**Excerpted passage**:
[Start of Attachment]
When we move students on from block to text programming, we want to transfer the learning that they have made on block coding into text programming. When we are transferring learning we want to transfer knowledge from one context into another. In moving from one context to another we need to think in an analogical manner such that when we know how to solve a problem in one domain we can use it to help us solve a problem in another domain. The use of analogous examples helps learners see the deeper structure. We do this by seeking out deep structures and remove the surface structure of a problem. This approach is called expansive framing and we have expectation of future use in a different context. In contrast, bounded framing does not have utility beyond the current learning. Current learning needs to make connections to earlier contexts from which learners are expected to transfer in knowledge to the new context. Transfer of learning does not happen by itself; the teacher needs to make the connections explicit.
Students learn programming better when they start with
block-based programming (Grover, 2021) because block-based programming makes
the bar to entry in programming more accessible. But students often find it
difficult making the transition from block to text programming. There are lots
of reasons why students find text-based coding more difficult including the
need to memorise syntax and commands (Grover, 2021).
There are lots of approaches that we can take to help support students transfer their knowledge from block to text-based programming. Firstly, we can show the equivalent code written in a block language side-by-side with code written in a text language. This has been shown to improve transfer of learning (Dann et al). Showing same algorithm but coded in different languages forms a mental mapping between the two languages (Wagner et al). For example, we can see Scratch block code and the equivalent text-based Python code below.
print(“What is your
name?”)
name=input()
print (“hello”, name)
One activity could be to get the students to match the corresponding line of code in each of the languages. For instance, say in Scratch is the same as print in Python. Another task would be to give students a piece of code in one language and ask them to translate into another language. You could begin by asking student to covert from the text to block, and as they progress then can then convert from block to text. Such scaffolded activities will reduce the load on working memory. By taking this approach we are focusing the attention of the pupils onto the deep structure. In other words we are drawing attention to the underlaying programming concepts such as sequencing, input and output as in the example above. A natural step on from this is to get student to plan their code using Scratch before writing it in Python. There are also dual modality systems that allow code to be translated between text based and block languages that can be used in a similar way as we have demonstrated here with Scratch and Python.
[End of Attachment]
**Required action A**: Translate this sentence from the text on moving students from block to text programming into Spanish: "Transfer of learning does not happen by itself; the teacher needs to make the connections explicit."
**Required action B**: Pick up the text on moving students from block to text programming after its final sentence and extend it with a further paragraph.

Dataset records:
[Start of Attachment]
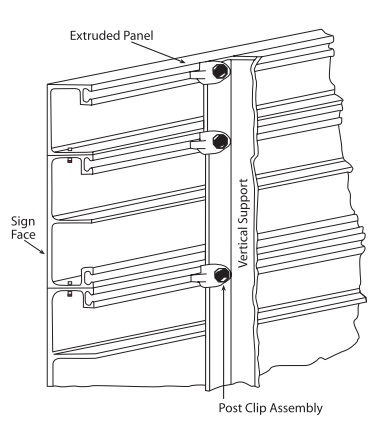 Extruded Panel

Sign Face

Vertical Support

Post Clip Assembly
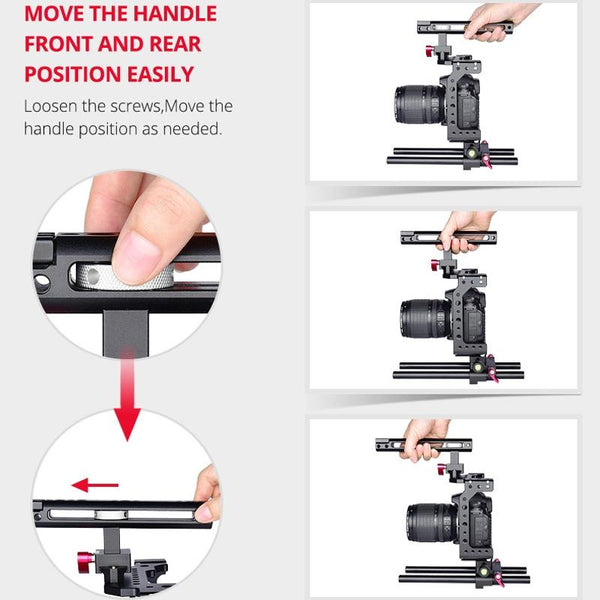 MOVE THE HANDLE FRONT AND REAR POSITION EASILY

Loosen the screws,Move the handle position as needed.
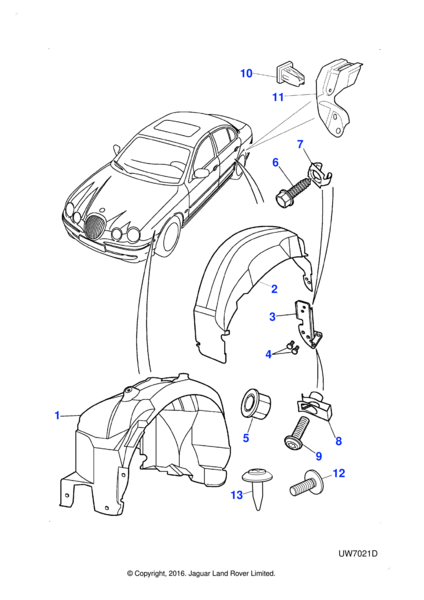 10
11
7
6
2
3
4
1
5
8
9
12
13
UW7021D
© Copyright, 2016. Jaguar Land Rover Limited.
[End of Attachment]
**Response box A**: La transferencia del aprendizaje no ocurre por sí sola; el docente necesita hacer explícitas las conexiones.

**Response box B**:
Frame based editors are another way to bridge the transition
from from block to text programming. They
combine block and text based editors where operations are represented by
frames, with spaces to add values.
Similarly the use of prewritten reference statements in Micro
Python (Python for the Microbit) which is itself a text based language but statements
can be dragged into the editor in similar way as block programming and then modifying
the values. Such reference statements
mean that there is no need to remember the operations or syntax. The reference statements are like a cheat
sheet in the sidebar of the editor.
High level imperative programming languages possess the same concepts: variables, selection and iteration even if on the surface they look different.
Programming concepts are the deep learning, the idiosyncrasies
of the languages are the surface learning and represents the barrier learning. Programming
languages are concrete when we want abstract. By showing analogous situations
in multiple languages students can separate the programming concepts from the
language itself.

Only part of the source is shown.